A mitad de mis diálogos interiores de aquella tarde de sábado en la soledad de mis aposentos vi, a través de una ventana, que Samuel y Julia atravesaban en animada charla el patio situado frente a la fachada principal del caserón. Se dirigían al auto de ella, con el que a los pocos segundos se alejaron. No me atreveré a negar que en aquel momento envidiara al muchacho, por mucho que la mujer que le acompañaba no tuviese secretos para mí, o precisamente por eso. Como le había envidiado en la mañana el interés mostrado por los lugares que visitamos, el paso ligero con que me sacaba mucha ventaja para llegar primero al mejor punto del mirador elegido y el entusiasmo o emoción exhibidos ante las panorámicas. Después de todo lo que he vivido me quedan pocas cosas por ver, o al menos por desear ver. Y desde luego, tampoco hay muchas que puedan sorprenderme ni maravillarme. En el hipotético caso de que tomara la persona de Samuel, ¿recuperaría la capacidad de sorpresa, emoción y entusiasmo o mi vasta memoria lo impediría?

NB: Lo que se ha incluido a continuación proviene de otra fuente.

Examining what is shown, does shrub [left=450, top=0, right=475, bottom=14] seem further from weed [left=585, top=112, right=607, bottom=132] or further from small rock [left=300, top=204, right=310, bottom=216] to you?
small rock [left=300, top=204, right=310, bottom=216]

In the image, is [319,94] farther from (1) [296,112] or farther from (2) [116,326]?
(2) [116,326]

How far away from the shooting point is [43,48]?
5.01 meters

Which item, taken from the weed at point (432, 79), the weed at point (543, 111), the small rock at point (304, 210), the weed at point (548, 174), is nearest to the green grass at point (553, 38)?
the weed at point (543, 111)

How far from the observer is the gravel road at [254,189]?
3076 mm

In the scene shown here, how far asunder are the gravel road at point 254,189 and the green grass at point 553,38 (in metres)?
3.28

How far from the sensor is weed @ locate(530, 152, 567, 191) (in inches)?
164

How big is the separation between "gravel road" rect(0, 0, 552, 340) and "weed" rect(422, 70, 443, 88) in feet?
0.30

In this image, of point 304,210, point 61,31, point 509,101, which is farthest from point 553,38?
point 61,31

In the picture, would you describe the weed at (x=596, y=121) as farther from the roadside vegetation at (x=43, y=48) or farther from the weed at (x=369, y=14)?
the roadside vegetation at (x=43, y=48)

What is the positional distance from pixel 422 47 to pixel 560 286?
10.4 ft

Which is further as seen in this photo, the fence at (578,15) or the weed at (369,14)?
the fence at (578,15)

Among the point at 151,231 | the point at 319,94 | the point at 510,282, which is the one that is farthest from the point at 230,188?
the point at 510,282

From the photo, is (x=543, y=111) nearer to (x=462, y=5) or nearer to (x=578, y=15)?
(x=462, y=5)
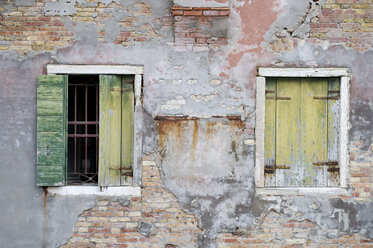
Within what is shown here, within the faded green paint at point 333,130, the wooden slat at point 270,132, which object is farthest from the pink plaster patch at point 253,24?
the faded green paint at point 333,130

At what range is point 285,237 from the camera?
18.1 feet

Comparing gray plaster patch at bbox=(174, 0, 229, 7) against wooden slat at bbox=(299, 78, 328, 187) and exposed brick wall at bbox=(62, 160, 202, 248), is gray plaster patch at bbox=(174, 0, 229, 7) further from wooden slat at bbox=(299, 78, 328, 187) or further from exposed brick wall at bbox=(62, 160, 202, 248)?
exposed brick wall at bbox=(62, 160, 202, 248)

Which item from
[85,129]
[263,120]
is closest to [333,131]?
[263,120]

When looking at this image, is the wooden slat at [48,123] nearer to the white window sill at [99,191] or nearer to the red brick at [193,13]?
the white window sill at [99,191]

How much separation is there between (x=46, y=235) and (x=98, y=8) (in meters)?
2.76

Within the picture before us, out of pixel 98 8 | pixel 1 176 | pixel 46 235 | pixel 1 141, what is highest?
pixel 98 8

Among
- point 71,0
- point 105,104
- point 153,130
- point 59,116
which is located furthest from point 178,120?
point 71,0

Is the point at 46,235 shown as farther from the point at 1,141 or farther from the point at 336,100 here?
the point at 336,100

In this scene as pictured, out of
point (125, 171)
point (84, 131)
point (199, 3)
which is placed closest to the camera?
point (199, 3)

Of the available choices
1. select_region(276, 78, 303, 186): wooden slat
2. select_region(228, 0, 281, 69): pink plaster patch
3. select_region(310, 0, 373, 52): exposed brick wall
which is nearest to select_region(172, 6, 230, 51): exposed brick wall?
select_region(228, 0, 281, 69): pink plaster patch

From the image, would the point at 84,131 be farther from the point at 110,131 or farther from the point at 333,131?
the point at 333,131

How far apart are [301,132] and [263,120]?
1.69 feet

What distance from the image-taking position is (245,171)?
5.52 m

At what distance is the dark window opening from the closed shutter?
212 centimetres
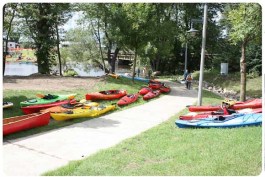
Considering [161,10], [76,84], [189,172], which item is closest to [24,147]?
[189,172]

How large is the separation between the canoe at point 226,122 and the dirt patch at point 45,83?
865 centimetres

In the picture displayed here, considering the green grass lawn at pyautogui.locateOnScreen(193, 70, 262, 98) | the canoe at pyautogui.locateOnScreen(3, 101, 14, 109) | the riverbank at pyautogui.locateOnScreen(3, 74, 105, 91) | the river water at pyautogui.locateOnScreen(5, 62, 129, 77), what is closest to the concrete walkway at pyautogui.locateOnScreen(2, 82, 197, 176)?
the canoe at pyautogui.locateOnScreen(3, 101, 14, 109)

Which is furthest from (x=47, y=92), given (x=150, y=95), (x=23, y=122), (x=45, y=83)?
(x=23, y=122)

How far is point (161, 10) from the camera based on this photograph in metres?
28.5

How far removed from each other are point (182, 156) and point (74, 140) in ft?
10.4

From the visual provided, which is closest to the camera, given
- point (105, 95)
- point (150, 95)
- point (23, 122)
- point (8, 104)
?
point (23, 122)

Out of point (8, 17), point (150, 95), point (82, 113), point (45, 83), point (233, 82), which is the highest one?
point (8, 17)

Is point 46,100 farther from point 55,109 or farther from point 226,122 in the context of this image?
point 226,122

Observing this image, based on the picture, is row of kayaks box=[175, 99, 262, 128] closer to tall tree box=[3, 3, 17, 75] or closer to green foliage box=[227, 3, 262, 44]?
green foliage box=[227, 3, 262, 44]

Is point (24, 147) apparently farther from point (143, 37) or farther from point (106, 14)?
point (106, 14)

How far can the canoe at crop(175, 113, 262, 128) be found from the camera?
8.78 metres

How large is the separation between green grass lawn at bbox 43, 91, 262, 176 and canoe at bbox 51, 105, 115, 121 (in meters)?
3.22

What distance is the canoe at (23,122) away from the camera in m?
8.64

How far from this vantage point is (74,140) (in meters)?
8.38
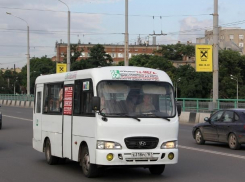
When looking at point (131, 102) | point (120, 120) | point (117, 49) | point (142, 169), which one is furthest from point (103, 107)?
point (117, 49)

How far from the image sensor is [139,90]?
10766 mm

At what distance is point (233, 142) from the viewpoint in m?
16.9

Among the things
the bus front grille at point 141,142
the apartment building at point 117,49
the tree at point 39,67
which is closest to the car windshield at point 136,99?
the bus front grille at point 141,142

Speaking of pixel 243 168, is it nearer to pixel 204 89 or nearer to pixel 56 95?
pixel 56 95

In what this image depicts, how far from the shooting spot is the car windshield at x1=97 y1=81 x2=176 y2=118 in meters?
10.4

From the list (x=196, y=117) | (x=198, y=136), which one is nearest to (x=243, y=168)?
(x=198, y=136)

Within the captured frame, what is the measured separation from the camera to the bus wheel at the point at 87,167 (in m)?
10.5

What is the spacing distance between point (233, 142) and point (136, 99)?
24.0 ft

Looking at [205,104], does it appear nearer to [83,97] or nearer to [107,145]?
[83,97]

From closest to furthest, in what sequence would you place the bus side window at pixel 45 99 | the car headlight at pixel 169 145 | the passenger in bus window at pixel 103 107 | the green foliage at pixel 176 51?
1. the passenger in bus window at pixel 103 107
2. the car headlight at pixel 169 145
3. the bus side window at pixel 45 99
4. the green foliage at pixel 176 51

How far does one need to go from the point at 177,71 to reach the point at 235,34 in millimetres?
60807

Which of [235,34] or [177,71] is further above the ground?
[235,34]

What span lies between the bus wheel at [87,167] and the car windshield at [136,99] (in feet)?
3.49

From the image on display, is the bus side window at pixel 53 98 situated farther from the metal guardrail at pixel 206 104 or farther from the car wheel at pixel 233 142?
the metal guardrail at pixel 206 104
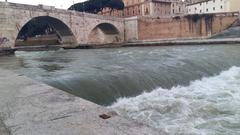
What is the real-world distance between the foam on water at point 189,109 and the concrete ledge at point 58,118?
194cm

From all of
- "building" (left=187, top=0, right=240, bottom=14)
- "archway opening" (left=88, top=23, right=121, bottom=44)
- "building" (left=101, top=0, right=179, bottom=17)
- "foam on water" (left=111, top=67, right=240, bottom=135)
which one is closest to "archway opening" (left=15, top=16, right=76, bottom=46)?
"archway opening" (left=88, top=23, right=121, bottom=44)

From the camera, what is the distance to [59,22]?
28109 mm

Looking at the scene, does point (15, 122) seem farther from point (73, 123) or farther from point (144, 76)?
point (144, 76)

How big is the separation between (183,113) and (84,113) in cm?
300

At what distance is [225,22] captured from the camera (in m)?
37.0

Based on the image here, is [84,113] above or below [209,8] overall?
below

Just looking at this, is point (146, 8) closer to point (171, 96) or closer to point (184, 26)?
point (184, 26)

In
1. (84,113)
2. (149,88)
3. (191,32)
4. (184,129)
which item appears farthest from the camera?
(191,32)

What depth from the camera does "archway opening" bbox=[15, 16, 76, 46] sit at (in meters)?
29.2

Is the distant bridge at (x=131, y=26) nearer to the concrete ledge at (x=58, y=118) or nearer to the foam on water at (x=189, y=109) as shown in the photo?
the foam on water at (x=189, y=109)

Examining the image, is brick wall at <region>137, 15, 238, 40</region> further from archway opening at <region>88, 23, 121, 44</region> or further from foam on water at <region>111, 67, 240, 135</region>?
foam on water at <region>111, 67, 240, 135</region>

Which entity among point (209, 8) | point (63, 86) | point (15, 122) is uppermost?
point (209, 8)

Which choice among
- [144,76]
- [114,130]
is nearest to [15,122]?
[114,130]

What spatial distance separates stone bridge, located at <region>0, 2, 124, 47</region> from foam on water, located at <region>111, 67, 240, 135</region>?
767 inches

El escepticismo hacia el trasvase de memoria había provocado que en la elección del teórico receptor apenas tuviera en cuenta otro factor que el de la mayor o menor facilidad para descubrir en él puntos débiles que, convenientemente golpeados, podrían servirme para ganar la partida a John. Esa actitud me había ahorrado el esfuerzo de imaginar quién podría ser mi receptor ideal, en qué clase de individuo me gustaría convertirme para tener una segunda vida, si es posible, superior a la primera. Bueno, ya era tarde y me tenía que conformar con Samuel. Seguro que había millones de tipos más interesantes que él, pero ya no había tiempo para dar con un receptor mejor que lo que pudiera serlo él. Y si no era la mejor opción, tampoco era la peor. Lo cierto es que no me disgustaba estar con él y me interesaba casi todo lo que decía. Sólo habíamos convivido unas horas, pero bastaron para considerarlo más inteligente y buena compañía de lo que le habían retratado en los informes que me proporcionaron. Seguro que tendría una visión más completa cuando Julia me contara cómo le había ido con el chico.